Is this the behavior of a man who wants to promote dialogue? What precisely is Carter afraid of? Could it be that Dennis Ross - who, like President Clinton, places the blame for the failure of the negotiations between the Palestinians and Israelis at Camp David II squarely on the shoulders of Yasir Arafat - would tell the former president, who blames Israel for everything, that he is simply wrong? Remember Ross and Clinton were there; Carter was not.
The Brandeis event had sanitized pre-screened questions, no follow-up, and an audience of students clearly mesmerized by being in the presence of a former president. At least at Brandeis, Dershowitz appeared after Carter to point out that Carter's remarks (carefully scripted to appeal to the largely Jewish audience at Brandeis) were very different from what he said in the book and in numerous media events, including Al Jazeera television, where he falsely claimed that most of the critics of his book have been representatives of Jewish organizations. He has also stated on Al Jazeera that rocket barrages against Israeli homes and families are not terrorist acts. These flirtations with anti-Semitism - however unconscious - have frightened Jewish -Americans.

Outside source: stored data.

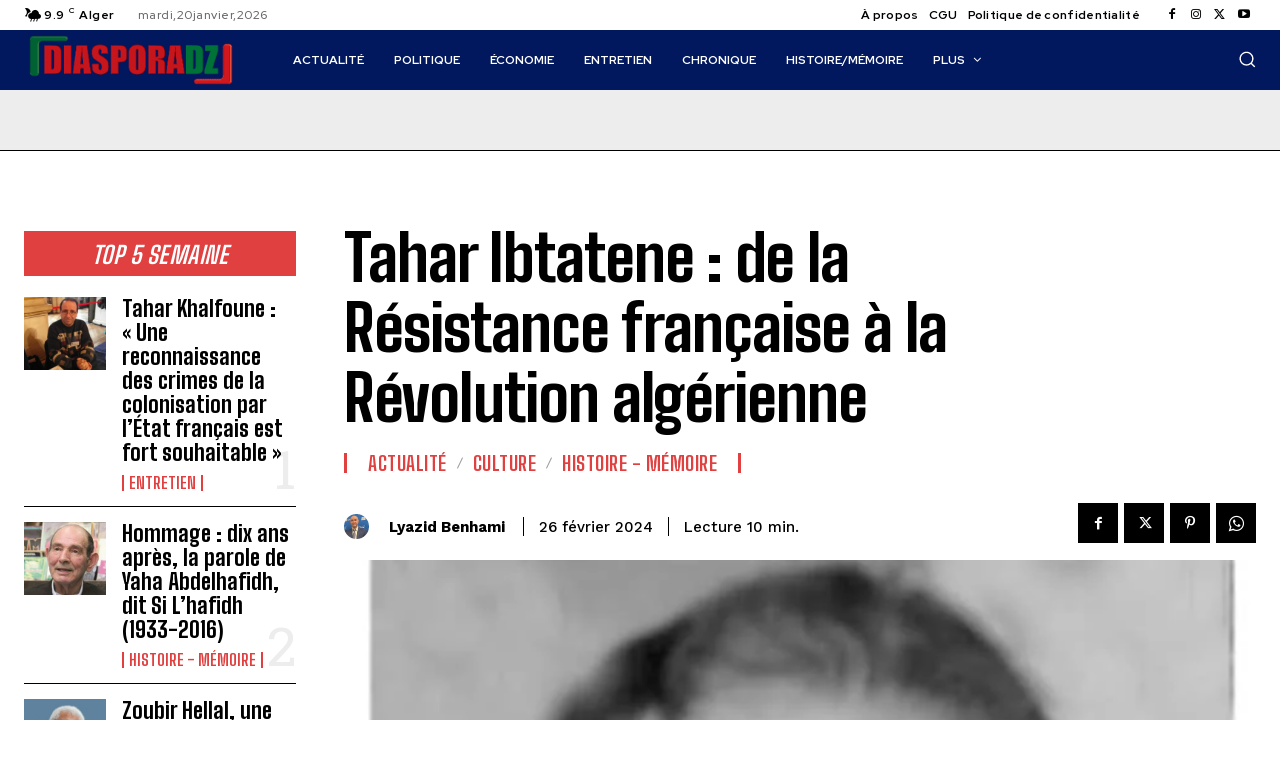

--- FILE ---
content_type: text/html; charset=UTF-8
request_url: https://www.diasporadz.com/wp-admin/admin-ajax.php?td_theme_name=Newspaper&v=12.7.3
body_size: -209
content:
{"30652":716}

--- FILE ---
content_type: text/html; charset=utf-8
request_url: https://www.google.com/recaptcha/api2/aframe
body_size: 266
content:
<!DOCTYPE HTML><html><head><meta http-equiv="content-type" content="text/html; charset=UTF-8"></head><body><script nonce="asHfWgsWbSpJXw0KNImrdQ">/** Anti-fraud and anti-abuse applications only. See google.com/recaptcha */ try{var clients={'sodar':'https://pagead2.googlesyndication.com/pagead/sodar?'};window.addEventListener("message",function(a){try{if(a.source===window.parent){var b=JSON.parse(a.data);var c=clients[b['id']];if(c){var d=document.createElement('img');d.src=c+b['params']+'&rc='+(localStorage.getItem("rc::a")?sessionStorage.getItem("rc::b"):"");window.document.body.appendChild(d);sessionStorage.setItem("rc::e",parseInt(sessionStorage.getItem("rc::e")||0)+1);localStorage.setItem("rc::h",'1768881335438');}}}catch(b){}});window.parent.postMessage("_grecaptcha_ready", "*");}catch(b){}</script></body></html>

The Wheel says that it's best to let Carter have "the last word" because to do otherwise will "only prolong the debate indefinitely into the future." As if the debate will go away if Jimmy Carter is allowed a platform all by himself. Would the Wheel recommend that George W. Bush "be given the last word" on Iraq because to do otherwise would "prolong the debate"? The Wheel has joined Carter in his attempt to stifle debate even while he claims to be seeking it. A prolonged debate with a free exchange of ideas is what an academic institution is all about.
In fact, Bush, who is not known for his responsiveness to the press, has the courage to face seasoned reporters who ask tough, unscripted questions with even tougher follow-up questions. These reporters are trained to recognize when a president is dissembling, being evasive or deliberately misleading the public, and they respond accordingly.

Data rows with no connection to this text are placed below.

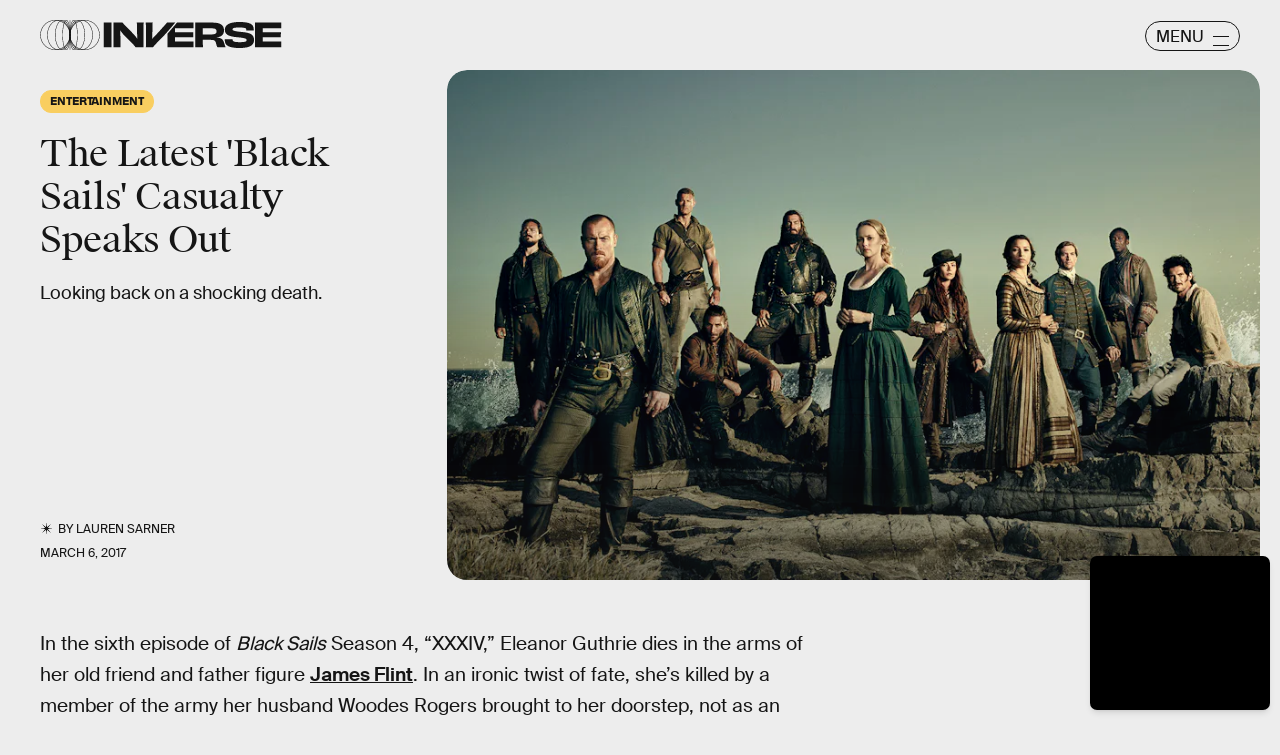

--- FILE ---
content_type: text/html; charset=utf-8
request_url: https://www.google.com/recaptcha/api2/aframe
body_size: 266
content:
<!DOCTYPE HTML><html><head><meta http-equiv="content-type" content="text/html; charset=UTF-8"></head><body><script nonce="xtb6pZCUdfTIySTmLAUy5A">/** Anti-fraud and anti-abuse applications only. See google.com/recaptcha */ try{var clients={'sodar':'https://pagead2.googlesyndication.com/pagead/sodar?'};window.addEventListener("message",function(a){try{if(a.source===window.parent){var b=JSON.parse(a.data);var c=clients[b['id']];if(c){var d=document.createElement('img');d.src=c+b['params']+'&rc='+(localStorage.getItem("rc::a")?sessionStorage.getItem("rc::b"):"");window.document.body.appendChild(d);sessionStorage.setItem("rc::e",parseInt(sessionStorage.getItem("rc::e")||0)+1);localStorage.setItem("rc::h",'1768940164858');}}}catch(b){}});window.parent.postMessage("_grecaptcha_ready", "*");}catch(b){}</script></body></html>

Remember, this is a book which has been described as "moronic" (Slate), "strange," a "distortion" (The New York Times) and "cynical" with a "bait-and-switch" title (Washington Post). The Emory administration has thus far failed to create an event with a semblance of balance. The talk of having "someone" or a "panel on the topic" next semester is an embarrassment for an institution which proclaims that it is dedicated to "creative inquiry."

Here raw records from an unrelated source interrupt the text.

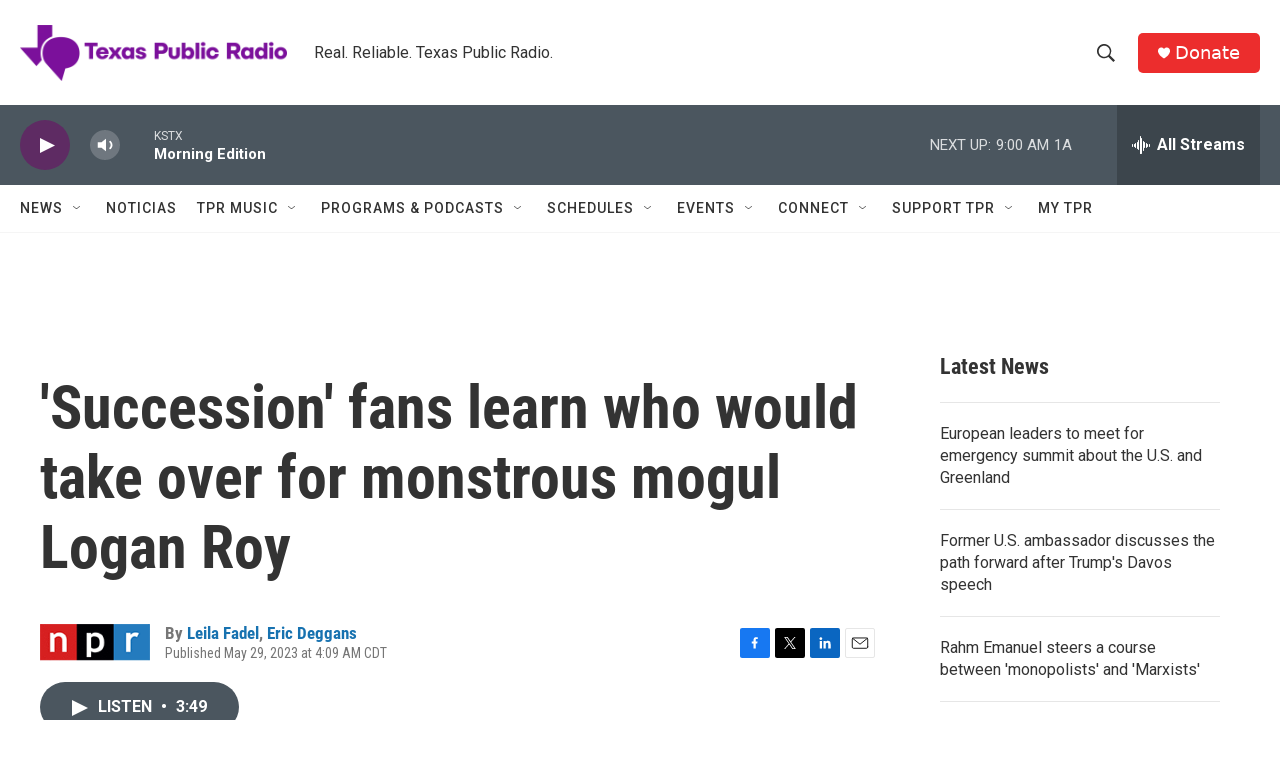

--- FILE ---
content_type: text/html; charset=utf-8
request_url: https://www.google.com/recaptcha/api2/aframe
body_size: 265
content:
<!DOCTYPE HTML><html><head><meta http-equiv="content-type" content="text/html; charset=UTF-8"></head><body><script nonce="ZQTQ199fbTeyy1cPuo4IYQ">/** Anti-fraud and anti-abuse applications only. See google.com/recaptcha */ try{var clients={'sodar':'https://pagead2.googlesyndication.com/pagead/sodar?'};window.addEventListener("message",function(a){try{if(a.source===window.parent){var b=JSON.parse(a.data);var c=clients[b['id']];if(c){var d=document.createElement('img');d.src=c+b['params']+'&rc='+(localStorage.getItem("rc::a")?sessionStorage.getItem("rc::b"):"");window.document.body.appendChild(d);sessionStorage.setItem("rc::e",parseInt(sessionStorage.getItem("rc::e")||0)+1);localStorage.setItem("rc::h",'1769084419982');}}}catch(b){}});window.parent.postMessage("_grecaptcha_ready", "*");}catch(b){}</script></body></html>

We shall absent ourselves from this staged event, which will be more a political opportunity for Carter to air his biases than an open exchange of ideas. It is unworthy of an institution with Emory's aspirations, and we have to say sadly that at this moment we are not proud of Emory.
Alan Abramowitz is the Alben W. Barkley Professor of Political Science. David R. Blumenthal is the Jay and Leslie Cohen Professor of Judaic Studies. Sander Gilman is a Distinguished Professor of the Arts and Sciences. Herbert R. Karp is an Emeritus Professor of Neurology and Medicine. Harvey Klehr is the Andrew W. Mellon Professor of Politics and History. Melvin Konner is the Samuel Candler Dobbs Professor of Anthropology. Howard I. Kushner is the Nat C. Robertson Distinguished Professor of Science and Society. Deborah E. Lipstadt is the Dorot Professor of Modern Jewish and Holocaust Studies. Andre J. Nahmias is the Richard W. Blumberg Emeritus Professor of Pediatrics. Raymond F. Schinazi is a Professor of Pediatrics and Chemistry, and the Director of the Laboratory of Biochemical Pharmacology. Donald G. Stein is the Asa G. Candler Professor of psychology, emergency medicine and neurology.